━━ SUPPLIED PASSAGE ━━
There is a way to enable friend for only some members but it is not so cute, and unusable for this case.
D just can't use Util, but can still see it.
Util is still a choice when use auto-complete (e.g. ctrl+space) in D.h.
(Edit) Note: It is all about convenience for coding; to prevent some bug or bad usage / better auto-completion / better encapsulation. This is not about anti-hacking, or prevent unauthorized access to the function.
(Edit, accepted):
Sadly, I can accept only one solution, so I subjectively picked the one that requires less work and provide much flexibility.
To future readers, Preet Kukreti (& texasbruce in comment) and Shmuel H. (& A.S.H is comment) has also provided good solutions that worth reading.
I think that the best way is not to include Util.h in a public header at all.
To do that, #include "Util.h" only in the implementation cpp file:
Lib.cpp:
#include "Util.h"
void A::publicFunction()
{
Util::calculate();
}
By doing that, you make sure that changing Util.h would make a difference only in your library files and not in the library's users.
The problem with this approach is that would not be able to use Util in your public headers (A.h, B.h). forward-declaration might be a partial solution for this problem:
// Forward declare Util:
class Util;
class A {
private:
// OK;
Util *mUtil;
// ill-formed: Util is an incomplete type
Util mUtil;
}
One possible solution would be to shove Util into a namespace, and typedef it inside the B and C classes:
namespace util_namespace {
class Util{
public:
static void calculate(); //implementation in Util.cpp
};
};
class B {
typedef util_namespace::Util Util;
public:
void foo()
{
Util::calculate(); // Works
}
};
class C {
typedef util_namespace::Util Util;
public:
void foo()
{
Util::calculate(); // Works
}
};
class D {
public:
void foo()
{
Util::calculate(); // This will fail.
━━━
━━ DATASET ROWS ━━
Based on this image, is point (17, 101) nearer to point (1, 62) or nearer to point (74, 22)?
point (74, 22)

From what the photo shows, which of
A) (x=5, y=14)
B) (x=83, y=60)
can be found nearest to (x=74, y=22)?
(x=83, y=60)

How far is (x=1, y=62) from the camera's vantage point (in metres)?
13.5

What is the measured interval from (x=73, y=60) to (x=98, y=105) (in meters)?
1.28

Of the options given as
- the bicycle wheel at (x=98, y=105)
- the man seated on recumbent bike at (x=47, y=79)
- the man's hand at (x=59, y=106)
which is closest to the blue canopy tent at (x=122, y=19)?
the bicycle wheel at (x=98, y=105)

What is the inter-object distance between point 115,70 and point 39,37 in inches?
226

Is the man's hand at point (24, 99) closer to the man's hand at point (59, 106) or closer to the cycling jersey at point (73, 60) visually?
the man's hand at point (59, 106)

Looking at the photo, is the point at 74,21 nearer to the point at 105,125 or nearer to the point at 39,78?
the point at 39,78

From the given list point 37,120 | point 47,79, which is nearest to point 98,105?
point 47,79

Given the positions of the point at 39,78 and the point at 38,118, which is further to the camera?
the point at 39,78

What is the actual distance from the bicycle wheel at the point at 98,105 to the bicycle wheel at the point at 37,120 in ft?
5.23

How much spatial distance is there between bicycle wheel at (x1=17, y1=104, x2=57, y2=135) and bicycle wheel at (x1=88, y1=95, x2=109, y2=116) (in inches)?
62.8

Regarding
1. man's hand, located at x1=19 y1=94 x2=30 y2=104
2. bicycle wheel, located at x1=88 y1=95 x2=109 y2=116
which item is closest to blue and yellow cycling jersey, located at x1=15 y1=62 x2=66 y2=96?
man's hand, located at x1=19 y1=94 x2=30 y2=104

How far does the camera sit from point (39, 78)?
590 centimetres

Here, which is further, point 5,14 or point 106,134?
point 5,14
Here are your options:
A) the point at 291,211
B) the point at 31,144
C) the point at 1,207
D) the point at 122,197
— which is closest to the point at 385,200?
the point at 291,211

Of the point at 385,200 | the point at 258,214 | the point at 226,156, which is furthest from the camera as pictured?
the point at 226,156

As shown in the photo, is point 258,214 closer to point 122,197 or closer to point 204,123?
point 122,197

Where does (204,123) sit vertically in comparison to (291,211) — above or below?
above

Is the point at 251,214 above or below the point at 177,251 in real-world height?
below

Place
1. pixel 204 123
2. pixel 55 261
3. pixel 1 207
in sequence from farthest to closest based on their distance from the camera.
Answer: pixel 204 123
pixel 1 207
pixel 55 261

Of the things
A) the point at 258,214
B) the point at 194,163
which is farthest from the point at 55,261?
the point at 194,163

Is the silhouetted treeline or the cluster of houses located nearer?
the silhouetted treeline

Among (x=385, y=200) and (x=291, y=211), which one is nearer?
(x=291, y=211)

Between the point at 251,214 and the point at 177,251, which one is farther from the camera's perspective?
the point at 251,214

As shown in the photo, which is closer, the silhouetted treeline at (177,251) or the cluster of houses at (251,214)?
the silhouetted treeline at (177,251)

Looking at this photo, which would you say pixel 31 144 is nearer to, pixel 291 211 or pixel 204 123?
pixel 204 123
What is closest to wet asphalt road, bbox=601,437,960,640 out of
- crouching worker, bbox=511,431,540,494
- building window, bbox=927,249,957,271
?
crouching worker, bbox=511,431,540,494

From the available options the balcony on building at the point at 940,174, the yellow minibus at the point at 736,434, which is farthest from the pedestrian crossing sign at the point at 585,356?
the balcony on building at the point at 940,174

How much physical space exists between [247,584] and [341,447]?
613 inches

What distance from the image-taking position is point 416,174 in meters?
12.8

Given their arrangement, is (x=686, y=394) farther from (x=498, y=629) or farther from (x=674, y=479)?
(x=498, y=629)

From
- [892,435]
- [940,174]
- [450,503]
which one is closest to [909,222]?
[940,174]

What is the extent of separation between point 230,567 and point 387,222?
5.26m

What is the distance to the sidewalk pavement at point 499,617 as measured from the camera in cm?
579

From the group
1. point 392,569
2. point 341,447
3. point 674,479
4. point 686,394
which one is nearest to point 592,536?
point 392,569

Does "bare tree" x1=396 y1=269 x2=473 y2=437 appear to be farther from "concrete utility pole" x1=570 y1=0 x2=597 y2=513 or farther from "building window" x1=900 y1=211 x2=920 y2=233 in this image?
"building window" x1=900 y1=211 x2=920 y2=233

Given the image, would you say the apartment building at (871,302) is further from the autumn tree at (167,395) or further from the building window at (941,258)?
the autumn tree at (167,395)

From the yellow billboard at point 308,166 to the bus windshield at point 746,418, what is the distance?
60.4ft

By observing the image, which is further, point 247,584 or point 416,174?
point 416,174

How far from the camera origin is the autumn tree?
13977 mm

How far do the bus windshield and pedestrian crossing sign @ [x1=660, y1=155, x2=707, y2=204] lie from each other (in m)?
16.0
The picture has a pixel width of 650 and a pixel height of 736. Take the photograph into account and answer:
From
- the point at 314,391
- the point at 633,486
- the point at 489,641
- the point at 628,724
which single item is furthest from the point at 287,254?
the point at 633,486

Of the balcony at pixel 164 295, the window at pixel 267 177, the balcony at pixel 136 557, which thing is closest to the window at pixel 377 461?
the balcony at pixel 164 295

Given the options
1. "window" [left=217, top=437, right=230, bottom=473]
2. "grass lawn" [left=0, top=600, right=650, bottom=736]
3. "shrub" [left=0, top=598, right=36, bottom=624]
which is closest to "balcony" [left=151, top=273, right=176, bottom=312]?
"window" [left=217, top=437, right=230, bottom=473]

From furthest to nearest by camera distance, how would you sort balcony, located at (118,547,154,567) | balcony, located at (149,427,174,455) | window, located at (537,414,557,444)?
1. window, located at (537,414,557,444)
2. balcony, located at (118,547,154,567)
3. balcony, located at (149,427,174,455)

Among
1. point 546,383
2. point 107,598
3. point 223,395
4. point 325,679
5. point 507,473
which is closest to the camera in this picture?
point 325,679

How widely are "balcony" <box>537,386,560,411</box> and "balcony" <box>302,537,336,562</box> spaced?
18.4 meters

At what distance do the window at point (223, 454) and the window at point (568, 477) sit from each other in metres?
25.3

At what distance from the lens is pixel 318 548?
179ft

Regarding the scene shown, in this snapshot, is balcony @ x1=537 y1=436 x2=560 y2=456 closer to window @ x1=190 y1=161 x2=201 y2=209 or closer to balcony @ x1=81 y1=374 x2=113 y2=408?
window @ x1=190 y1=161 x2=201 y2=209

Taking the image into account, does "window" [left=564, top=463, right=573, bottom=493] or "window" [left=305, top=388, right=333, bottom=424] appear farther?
━━━
## WHAT IS ASKED
A. Summarize the C++ thread in two sentences.
B. Quote the C++ thread word for word, starting with "(Edit) Note: It" and going on through "that worth reading.".
C. Answer these questions on the C++ thread:
(i) According to the first edit note, what is the issue not about?
(ii) In the first suggested approach, which file is the only one that should contain #include "Util.h"?
(iii) Why is the declaration "Util mUtil;" marked as ill-formed?
The items have nothing to do with the C++ thread.

## SET OF ANSWERS
A. The poster wants class D to be unable to see Util as a convenience for coding, not as protection against hacking or unauthorized access. One reply suggests including Util.h only in the implementation cpp file, with forward declaration as a partial fix for public headers, and another puts Util in a namespace and typedefs it inside B and C so that D's call to Util::calculate() fails.

B.
(Edit) Note: It is all about convenience for coding; to prevent some bug or bad usage / better auto-completion / better encapsulation. This is not about anti-hacking, or prevent unauthorized access to the function.
(Edit, accepted):
Sadly, I can accept only one solution, so I subjectively picked the one that requires less work and provide much flexibility.
To future readers, Preet Kukreti (& texasbruce in comment) and Shmuel H. (& A.S.H is comment) has also provided good solutions that worth reading.

C.
(i) It is not about anti-hacking or preventing unauthorized access to the function.
(ii) The implementation cpp file (Lib.cpp).
(iii) Because Util is an incomplete type.